Passage >>
# # # # # # #

Enter recipe creation. In just minutes, I summed up what I did have on hand and based on an old recipe that I use for crowds but is much more labor intensive, I improvised.
The result was just as wonderful and I am pleased to say the resulting black bean and cheese enchiladas were marvelous!
You can change up this recipe any way you'd like or use my other recipe for enchiladas when you aren't pressed for time.
Either way, this is a great recipe for a great quick and easy dinner making enchiladas in more of a casserole or lasagna style than traditional.
Black Bean and Cheese Enchiladas
This recipe turns out more like a casserole as you can see in the picture above rather than traditional enchiladas but it is just as tasty.
- 2 cans of black beans or 1 large tall can, drained, rinsed, drained
- 1 package of corn tortillas (I used Trader Joe's homemade)
- 1 jar of salsa
- 2 cups of nonfat milk
- 1 can diced (not drained) tomatoes
- 2 cups or so of low-fat cheese (I used mozzarella and it was delicious)
- Cooking spray
- Green onions if desired
- Sour cream for topping
- Preheat oven to 350 degrees.
- Spray inside of large casserole dish with cooking spray.
- Heat tortillas in microwave covered with paper towels for about 2 minutes. You want them warm and pliable.
- Depending on size of casserole dish, layer 3 or 4 warm corn tortillas in bottom of dish. My casserole dish was rounded, so I used as many as necessary to cover the bottom and then tore or cut parts of tortilla to cover any bare spots.
- Layer rinsed drained black beans over the tortillas. Add some green onions or even green chilies if desired sprinkled on top of beans.
- Layer/sprinkle cheese over this layer evenly.
- Repeat the layers until all the tortillas are used, the beans are used, and the cheese is used.

# # # # # # #

Directives >>
a) According to the enchilada recipe, what temperature should the oven be preheated to?
b) List every ingredient in the enchilada recipe that is measured by the can, jar, or package.
c) Do these statements agree with the enchilada recipe? (i) The tortillas are heated in the microwave for about 2 minutes. (ii) The diced tomatoes should be drained. (iii) The cook used mozzarella for the cheese.
The data that comes after the recipe is separate material.

Dataset content >>
# # # # # # #

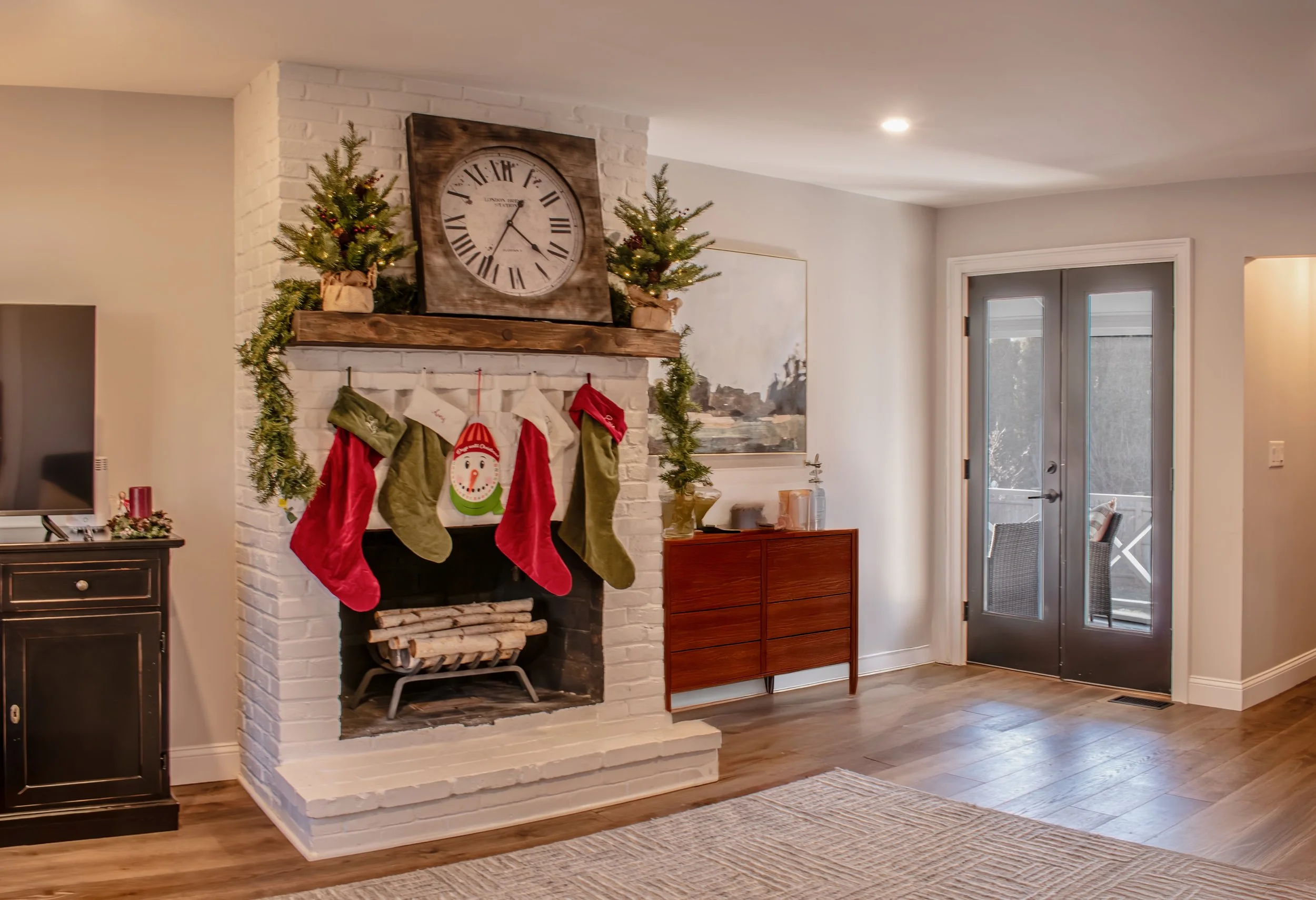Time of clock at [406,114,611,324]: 4:35
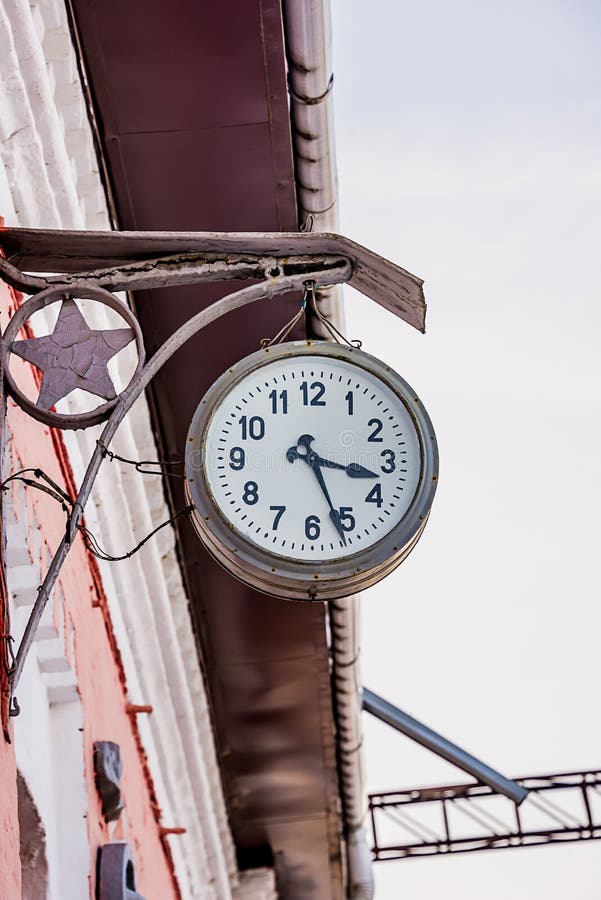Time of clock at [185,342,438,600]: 3:26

# # # # # # #

Answers to the exercises >>
a) 350 degrees.

b) Black beans, corn tortillas, salsa, diced tomatoes

c)
(i) Yes: "Heat tortillas in microwave covered with paper towels for about 2 minutes."
(ii) No: "1 can diced (not drained) tomatoes"
(iii) Yes: "I used mozzarella and it was delicious"